Pasukan pengendali massa (dalmas), adalah pasukan
POLRI yang berasal dari unsur Brimob dan Samapta yang dipersiapkan dan dilatih
secara khusus untuk menangani gangguan kamtibmas dan kejahatan yang bersifat
massal sebagaimana yang diuraikan diatas. Pasukan ini dalam pergerakannya di
lapangan, selalu dalam bentuk kelompok baik dalam bentuk peleton (ton), kompi
(ki), batalion (yon) sampai dengan detasemen (resimen) tergantung dari jenis
massa, jumlah massa dan eskalasi ancaman faktual yang dihadapi di lapangan.
Untuk menghindari adanya penyimpangan dan pelanggaran HAM dalam pelaksanaan
tugas mengendalikan massa, pasukan ini dilatih secara khusus tentang
pengetahuan bagaimana cara mengendalikan massa, melokalisir, mengevakuasi dan
membubarkan massa dengan aman dan tertib tanpa menimbulkan korban. Disamping
dilatih secara khusus, pasukan ini juga dilengkapi dengan piranti lunak (pilun)
^^^^
— Soal Latihan 1 —
Dalam kutipan tentang pasukan pengendali massa, dari unsur apa saja pasukan itu berasal?
Kutipan ini dan data yang disertakan tidak saling berkaitan.

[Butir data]
^^^^
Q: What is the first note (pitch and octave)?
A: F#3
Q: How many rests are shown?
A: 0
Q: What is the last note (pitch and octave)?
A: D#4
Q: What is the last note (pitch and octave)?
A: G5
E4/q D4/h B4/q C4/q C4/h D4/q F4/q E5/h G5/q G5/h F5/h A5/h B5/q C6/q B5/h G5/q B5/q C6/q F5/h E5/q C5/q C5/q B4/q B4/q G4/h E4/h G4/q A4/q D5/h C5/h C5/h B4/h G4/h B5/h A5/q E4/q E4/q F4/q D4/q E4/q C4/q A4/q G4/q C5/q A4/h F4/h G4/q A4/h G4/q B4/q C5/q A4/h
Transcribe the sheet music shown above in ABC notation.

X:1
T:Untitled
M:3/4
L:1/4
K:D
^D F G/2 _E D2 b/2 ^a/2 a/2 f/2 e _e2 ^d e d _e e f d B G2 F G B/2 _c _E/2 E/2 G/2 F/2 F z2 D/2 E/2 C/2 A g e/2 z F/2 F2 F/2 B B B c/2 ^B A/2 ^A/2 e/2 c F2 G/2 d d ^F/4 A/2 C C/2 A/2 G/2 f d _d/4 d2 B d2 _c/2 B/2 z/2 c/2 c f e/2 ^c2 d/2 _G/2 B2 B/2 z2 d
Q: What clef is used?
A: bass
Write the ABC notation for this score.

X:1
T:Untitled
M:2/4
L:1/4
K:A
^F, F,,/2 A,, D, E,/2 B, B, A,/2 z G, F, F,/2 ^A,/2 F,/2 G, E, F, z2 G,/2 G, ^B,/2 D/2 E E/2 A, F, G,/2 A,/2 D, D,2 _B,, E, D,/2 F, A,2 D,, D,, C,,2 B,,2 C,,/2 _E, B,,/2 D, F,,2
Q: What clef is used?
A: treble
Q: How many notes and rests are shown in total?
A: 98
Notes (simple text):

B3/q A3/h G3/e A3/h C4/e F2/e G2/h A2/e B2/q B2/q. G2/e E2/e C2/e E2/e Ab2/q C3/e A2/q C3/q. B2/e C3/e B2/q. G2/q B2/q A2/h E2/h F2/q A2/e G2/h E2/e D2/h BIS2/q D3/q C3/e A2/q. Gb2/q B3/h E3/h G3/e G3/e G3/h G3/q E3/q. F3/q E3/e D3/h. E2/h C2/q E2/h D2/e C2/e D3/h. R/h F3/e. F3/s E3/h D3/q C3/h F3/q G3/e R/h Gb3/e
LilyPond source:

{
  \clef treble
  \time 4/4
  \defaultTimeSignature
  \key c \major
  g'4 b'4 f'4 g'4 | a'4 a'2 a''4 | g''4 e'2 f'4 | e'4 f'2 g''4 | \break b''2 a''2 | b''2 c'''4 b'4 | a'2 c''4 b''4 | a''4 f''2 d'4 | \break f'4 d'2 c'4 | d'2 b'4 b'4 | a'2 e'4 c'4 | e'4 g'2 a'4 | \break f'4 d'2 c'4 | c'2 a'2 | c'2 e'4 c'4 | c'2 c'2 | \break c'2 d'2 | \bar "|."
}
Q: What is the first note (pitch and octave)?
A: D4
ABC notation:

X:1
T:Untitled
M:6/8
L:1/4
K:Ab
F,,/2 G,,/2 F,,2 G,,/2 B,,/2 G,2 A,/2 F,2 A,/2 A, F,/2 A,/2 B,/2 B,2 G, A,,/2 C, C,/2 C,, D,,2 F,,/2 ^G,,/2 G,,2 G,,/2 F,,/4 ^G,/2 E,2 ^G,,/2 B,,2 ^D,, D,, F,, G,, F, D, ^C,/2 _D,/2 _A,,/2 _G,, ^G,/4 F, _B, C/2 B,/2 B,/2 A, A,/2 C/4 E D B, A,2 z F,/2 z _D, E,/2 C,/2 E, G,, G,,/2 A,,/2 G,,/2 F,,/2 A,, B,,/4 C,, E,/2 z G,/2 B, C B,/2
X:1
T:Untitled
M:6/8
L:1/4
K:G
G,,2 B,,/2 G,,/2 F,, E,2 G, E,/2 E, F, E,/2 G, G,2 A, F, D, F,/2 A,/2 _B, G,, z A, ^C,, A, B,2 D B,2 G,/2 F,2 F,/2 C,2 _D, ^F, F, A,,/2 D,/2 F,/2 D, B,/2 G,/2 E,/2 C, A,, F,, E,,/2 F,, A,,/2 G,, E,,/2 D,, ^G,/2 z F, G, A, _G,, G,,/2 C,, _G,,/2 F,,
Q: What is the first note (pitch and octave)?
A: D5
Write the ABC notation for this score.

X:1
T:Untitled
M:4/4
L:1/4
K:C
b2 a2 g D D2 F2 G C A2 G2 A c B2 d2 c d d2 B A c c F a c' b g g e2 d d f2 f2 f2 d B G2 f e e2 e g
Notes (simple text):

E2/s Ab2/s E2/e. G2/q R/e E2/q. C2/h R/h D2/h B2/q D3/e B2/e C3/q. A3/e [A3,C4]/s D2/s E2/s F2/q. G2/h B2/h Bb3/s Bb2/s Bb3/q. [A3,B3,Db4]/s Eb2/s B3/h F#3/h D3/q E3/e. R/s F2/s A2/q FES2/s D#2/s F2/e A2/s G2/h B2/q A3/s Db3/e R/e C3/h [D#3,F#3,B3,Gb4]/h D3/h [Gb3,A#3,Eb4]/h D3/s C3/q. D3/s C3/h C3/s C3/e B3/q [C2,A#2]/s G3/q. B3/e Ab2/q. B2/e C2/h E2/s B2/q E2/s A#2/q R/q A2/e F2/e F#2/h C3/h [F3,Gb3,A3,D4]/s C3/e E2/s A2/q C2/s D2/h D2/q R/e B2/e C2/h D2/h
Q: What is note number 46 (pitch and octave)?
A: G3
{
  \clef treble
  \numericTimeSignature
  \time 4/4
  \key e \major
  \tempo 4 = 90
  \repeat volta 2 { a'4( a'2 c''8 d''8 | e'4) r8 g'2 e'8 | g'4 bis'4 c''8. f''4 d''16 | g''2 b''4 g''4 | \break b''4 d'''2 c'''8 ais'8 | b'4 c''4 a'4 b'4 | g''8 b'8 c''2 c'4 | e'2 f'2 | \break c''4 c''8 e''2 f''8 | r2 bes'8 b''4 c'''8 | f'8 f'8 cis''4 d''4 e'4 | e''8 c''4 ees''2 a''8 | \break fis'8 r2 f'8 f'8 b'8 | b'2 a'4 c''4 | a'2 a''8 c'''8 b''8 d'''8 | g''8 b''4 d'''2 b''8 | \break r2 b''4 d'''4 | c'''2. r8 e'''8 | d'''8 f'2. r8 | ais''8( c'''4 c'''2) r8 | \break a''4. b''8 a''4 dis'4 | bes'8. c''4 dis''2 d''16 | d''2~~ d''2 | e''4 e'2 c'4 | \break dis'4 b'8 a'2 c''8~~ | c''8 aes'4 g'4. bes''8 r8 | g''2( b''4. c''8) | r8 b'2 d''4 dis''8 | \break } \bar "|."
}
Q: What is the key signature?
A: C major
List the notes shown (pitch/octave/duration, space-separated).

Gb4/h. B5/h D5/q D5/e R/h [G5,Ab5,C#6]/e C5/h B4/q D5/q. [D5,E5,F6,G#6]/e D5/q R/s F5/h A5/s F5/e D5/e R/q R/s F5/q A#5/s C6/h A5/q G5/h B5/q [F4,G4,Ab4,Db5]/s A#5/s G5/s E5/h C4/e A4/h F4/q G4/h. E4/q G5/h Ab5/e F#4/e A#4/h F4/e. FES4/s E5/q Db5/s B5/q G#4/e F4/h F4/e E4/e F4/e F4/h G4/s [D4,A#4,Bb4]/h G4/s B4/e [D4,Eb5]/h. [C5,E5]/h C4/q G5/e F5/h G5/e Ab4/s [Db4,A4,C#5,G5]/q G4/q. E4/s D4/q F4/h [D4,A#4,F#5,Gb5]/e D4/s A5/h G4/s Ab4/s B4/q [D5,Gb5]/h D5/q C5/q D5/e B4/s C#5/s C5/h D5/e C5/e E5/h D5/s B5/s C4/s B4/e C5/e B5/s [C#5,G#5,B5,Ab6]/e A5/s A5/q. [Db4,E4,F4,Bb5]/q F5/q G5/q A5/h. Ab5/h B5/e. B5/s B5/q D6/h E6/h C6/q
^^^^
— Soal Latihan 2 —
Dapatkah Anda mengetik ulang persis baris-baris data mulai dari baris yang memuat "E2/s Ab2/s E2/e." hingga baris yang memuat "List the notes", termasuk kedua baris itu?

— Hasil Latihan 1 —
Dari unsur Brimob dan Samapta.

— Hasil Latihan 2 —
E2/s Ab2/s E2/e. G2/q R/e E2/q. C2/h R/h D2/h B2/q D3/e B2/e C3/q. A3/e [A3,C4]/s D2/s E2/s F2/q. G2/h B2/h Bb3/s Bb2/s Bb3/q. [A3,B3,Db4]/s Eb2/s B3/h F#3/h D3/q E3/e. R/s F2/s A2/q FES2/s D#2/s F2/e A2/s G2/h B2/q A3/s Db3/e R/e C3/h [D#3,F#3,B3,Gb4]/h D3/h [Gb3,A#3,Eb4]/h D3/s C3/q. D3/s C3/h C3/s C3/e B3/q [C2,A#2]/s G3/q. B3/e Ab2/q. B2/e C2/h E2/s B2/q E2/s A#2/q R/q A2/e F2/e F#2/h C3/h [F3,Gb3,A3,D4]/s C3/e E2/s A2/q C2/s D2/h D2/q R/e B2/e C2/h D2/h
Q: What is note number 46 (pitch and octave)?
A: G3
{
  \clef treble
  \numericTimeSignature
  \time 4/4
  \key e \major
  \tempo 4 = 90
  \repeat volta 2 { a'4( a'2 c''8 d''8 | e'4) r8 g'2 e'8 | g'4 bis'4 c''8. f''4 d''16 | g''2 b''4 g''4 | \break b''4 d'''2 c'''8 ais'8 | b'4 c''4 a'4 b'4 | g''8 b'8 c''2 c'4 | e'2 f'2 | \break c''4 c''8 e''2 f''8 | r2 bes'8 b''4 c'''8 | f'8 f'8 cis''4 d''4 e'4 | e''8 c''4 ees''2 a''8 | \break fis'8 r2 f'8 f'8 b'8 | b'2 a'4 c''4 | a'2 a''8 c'''8 b''8 d'''8 | g''8 b''4 d'''2 b''8 | \break r2 b''4 d'''4 | c'''2. r8 e'''8 | d'''8 f'2. r8 | ais''8( c'''4 c'''2) r8 | \break a''4. b''8 a''4 dis'4 | bes'8. c''4 dis''2 d''16 | d''2~~ d''2 | e''4 e'2 c'4 | \break dis'4 b'8 a'2 c''8~~ | c''8 aes'4 g'4. bes''8 r8 | g''2( b''4. c''8) | r8 b'2 d''4 dis''8 | \break } \bar "|."
}
Q: What is the key signature?
A: C major
List the notes shown (pitch/octave/duration, space-separated).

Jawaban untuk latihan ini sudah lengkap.